AI Solution Creator guides you through a three-step process where you collaborate with the AI Agent to design and generate a foundational prototype of your IoT solution in your tenant.

The example below demonstrates the process using an energy monitoring solution.

Step 1. Architecture Design

In this step, the AI Assistant designs the solution architecture: entities, alarm rules, calculated fields, and access control. You describe your use case, review the proposed architecture, and refine it if needed. Dashboard configuration happens in the next step, so focus on your data model and business logic here.

Describe your use case. Tell the AI Agent what you’re building. For example: “Create a dashboard for energy consumption monitoring in our building.”

Tip: The more detail you provide, the better the result. See how to describe your use case for guidance.

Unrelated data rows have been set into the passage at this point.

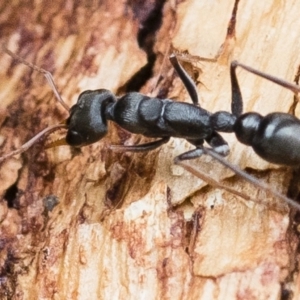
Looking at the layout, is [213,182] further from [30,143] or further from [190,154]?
[30,143]

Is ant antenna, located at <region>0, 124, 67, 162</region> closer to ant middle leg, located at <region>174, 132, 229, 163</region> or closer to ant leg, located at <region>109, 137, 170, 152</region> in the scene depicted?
ant leg, located at <region>109, 137, 170, 152</region>

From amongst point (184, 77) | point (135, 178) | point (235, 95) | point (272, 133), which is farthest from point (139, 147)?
point (272, 133)

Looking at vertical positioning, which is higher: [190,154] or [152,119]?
[152,119]

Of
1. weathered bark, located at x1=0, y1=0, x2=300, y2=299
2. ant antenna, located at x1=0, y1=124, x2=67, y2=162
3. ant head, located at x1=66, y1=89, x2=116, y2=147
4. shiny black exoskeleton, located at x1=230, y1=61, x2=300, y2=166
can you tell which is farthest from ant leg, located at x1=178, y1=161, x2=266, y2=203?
ant antenna, located at x1=0, y1=124, x2=67, y2=162

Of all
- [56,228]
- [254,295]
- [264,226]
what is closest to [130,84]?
[56,228]

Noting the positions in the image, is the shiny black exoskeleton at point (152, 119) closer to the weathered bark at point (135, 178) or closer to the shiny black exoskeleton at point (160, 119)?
the shiny black exoskeleton at point (160, 119)

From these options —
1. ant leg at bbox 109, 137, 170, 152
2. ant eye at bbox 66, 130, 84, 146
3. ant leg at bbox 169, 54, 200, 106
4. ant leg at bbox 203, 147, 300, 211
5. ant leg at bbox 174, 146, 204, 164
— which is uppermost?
ant leg at bbox 169, 54, 200, 106

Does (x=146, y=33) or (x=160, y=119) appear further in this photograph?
(x=146, y=33)
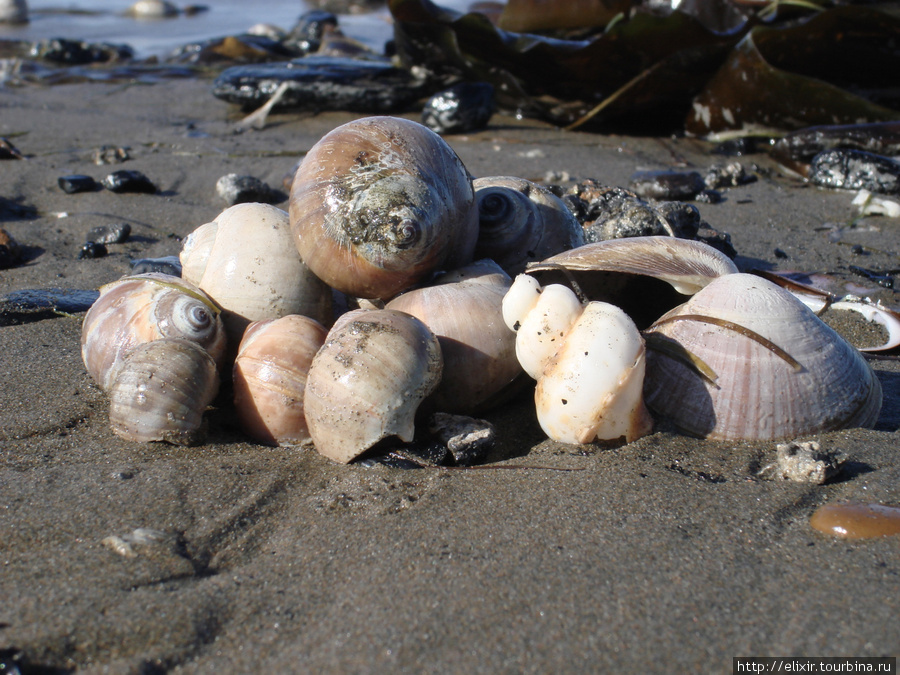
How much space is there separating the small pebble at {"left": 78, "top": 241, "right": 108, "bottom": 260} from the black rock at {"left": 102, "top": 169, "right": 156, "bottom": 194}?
1.05 meters

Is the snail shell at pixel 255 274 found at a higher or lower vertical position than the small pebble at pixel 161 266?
higher

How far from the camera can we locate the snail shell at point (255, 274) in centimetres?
274

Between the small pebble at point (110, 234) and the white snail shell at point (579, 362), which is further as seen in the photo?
the small pebble at point (110, 234)

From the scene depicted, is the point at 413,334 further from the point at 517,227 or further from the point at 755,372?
the point at 755,372

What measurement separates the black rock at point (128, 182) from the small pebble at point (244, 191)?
61 centimetres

The AI Assistant may ask clarifying questions about your devices, organizational structure, or business goals. If your description is detailed enough, it jumps straight to a proposed configuration. You can also click Skip interview to skip the clarifying questions and let the AI Assistant generate the architecture based on what it already understands. This button only appears when the AI Assistant understands at least the general topic of your use case.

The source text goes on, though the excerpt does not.